Student Debt Limits Access to Prosperity!
"The economic effect of growing student debt and state education-funding is preventing people building their wealth in more ways than Andrew Campbell and his cronies at NZUSA can imagine,” said a Libertarianz spokesman today, responding to calls from NZUSA for banks to ignore student debt levels when considering mortgage applications from graduates, and for even more taxpayer money to be expended on students ungrateful for the largesse they already receive from taxpayers.
Speaking out against NZUSA today, Andrew Bates - Libertarianz spokesman for the deregulation of tertiary education - described student debt as a “large, unwanted and ever-growing millstone around taxpayers’ necks." Bates says that this "ever-increasing millstone" prevents capital accumulation, investment growth and technological advancement – the foundations of increasing incomes." He maintains that student groups like NZUSA who call for this millstone to be weighed even more heavily against taxpayers only serve to highlight "the inability of these professional whingers to grasp the most basic economic principles.”
"It was bad enough that the compulsorily-funded lobbyists at NZUSA used student money to advance the economically illiterate Alliance Retard Party," says Bates. "What's worse is their continued and ongoing demonstrations of their own economic illiteracy. If they think banks should abandon good business practises and listen to the King Canutes in Wellington, how long will it be before they call for the state to nationalise the farms and the factories?”

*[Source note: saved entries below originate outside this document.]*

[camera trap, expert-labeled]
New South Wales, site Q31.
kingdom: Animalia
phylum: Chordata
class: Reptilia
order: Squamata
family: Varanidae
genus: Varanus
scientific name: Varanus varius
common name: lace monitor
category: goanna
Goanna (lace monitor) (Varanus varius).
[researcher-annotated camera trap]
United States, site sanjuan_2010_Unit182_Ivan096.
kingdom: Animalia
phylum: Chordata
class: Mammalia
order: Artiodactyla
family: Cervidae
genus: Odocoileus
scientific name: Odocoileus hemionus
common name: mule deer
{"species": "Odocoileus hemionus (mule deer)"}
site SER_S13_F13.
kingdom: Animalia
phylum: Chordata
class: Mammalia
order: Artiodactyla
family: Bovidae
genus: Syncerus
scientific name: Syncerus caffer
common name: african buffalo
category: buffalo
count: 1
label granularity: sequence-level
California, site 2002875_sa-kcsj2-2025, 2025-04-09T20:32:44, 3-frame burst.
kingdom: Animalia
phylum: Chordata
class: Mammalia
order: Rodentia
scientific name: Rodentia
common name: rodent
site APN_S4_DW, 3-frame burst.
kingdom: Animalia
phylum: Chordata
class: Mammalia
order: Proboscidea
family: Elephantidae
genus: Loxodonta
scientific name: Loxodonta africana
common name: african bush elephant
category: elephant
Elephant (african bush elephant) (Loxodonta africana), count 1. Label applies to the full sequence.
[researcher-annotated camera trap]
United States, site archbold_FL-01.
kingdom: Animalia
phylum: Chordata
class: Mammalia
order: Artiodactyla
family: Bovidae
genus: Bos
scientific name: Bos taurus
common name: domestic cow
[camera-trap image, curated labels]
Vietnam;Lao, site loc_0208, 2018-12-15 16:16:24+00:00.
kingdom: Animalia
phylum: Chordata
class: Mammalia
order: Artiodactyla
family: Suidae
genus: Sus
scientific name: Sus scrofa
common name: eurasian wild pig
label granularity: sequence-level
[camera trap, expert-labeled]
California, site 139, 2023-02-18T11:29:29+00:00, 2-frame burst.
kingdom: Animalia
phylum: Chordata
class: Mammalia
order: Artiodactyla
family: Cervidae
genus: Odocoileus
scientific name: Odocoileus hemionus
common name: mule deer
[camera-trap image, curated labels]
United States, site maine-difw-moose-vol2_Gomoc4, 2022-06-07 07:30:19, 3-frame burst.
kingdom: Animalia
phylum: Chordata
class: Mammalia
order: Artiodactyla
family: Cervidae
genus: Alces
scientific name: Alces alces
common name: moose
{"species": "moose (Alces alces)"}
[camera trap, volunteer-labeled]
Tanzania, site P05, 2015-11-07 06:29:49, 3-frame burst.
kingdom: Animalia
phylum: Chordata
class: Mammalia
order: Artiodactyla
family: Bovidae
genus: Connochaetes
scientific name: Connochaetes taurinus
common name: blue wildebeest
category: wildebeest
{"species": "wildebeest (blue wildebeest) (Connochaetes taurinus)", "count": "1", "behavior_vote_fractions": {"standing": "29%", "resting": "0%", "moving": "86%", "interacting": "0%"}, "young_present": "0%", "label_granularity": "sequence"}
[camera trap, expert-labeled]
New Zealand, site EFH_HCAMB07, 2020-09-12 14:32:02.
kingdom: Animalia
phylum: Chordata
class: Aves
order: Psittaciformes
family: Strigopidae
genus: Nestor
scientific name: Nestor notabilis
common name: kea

Bates recommends students shun the
Faustian deal Campbell wants for students. “As things stand,
other tax-paying graduates and I shall be forced to pay for
74% of future students’ educations and to bankroll the rest
if they want it. NZUSA’s calls for 100% funding would only
make this worse. I’d prefer to see the Libertarianz elected
in which case student loans, education and other state owned
services would rapidly be privatised. In an environment
where taxpayers’ property rights were respected, the future
earnings of graduates and everyone else would skyrocket.”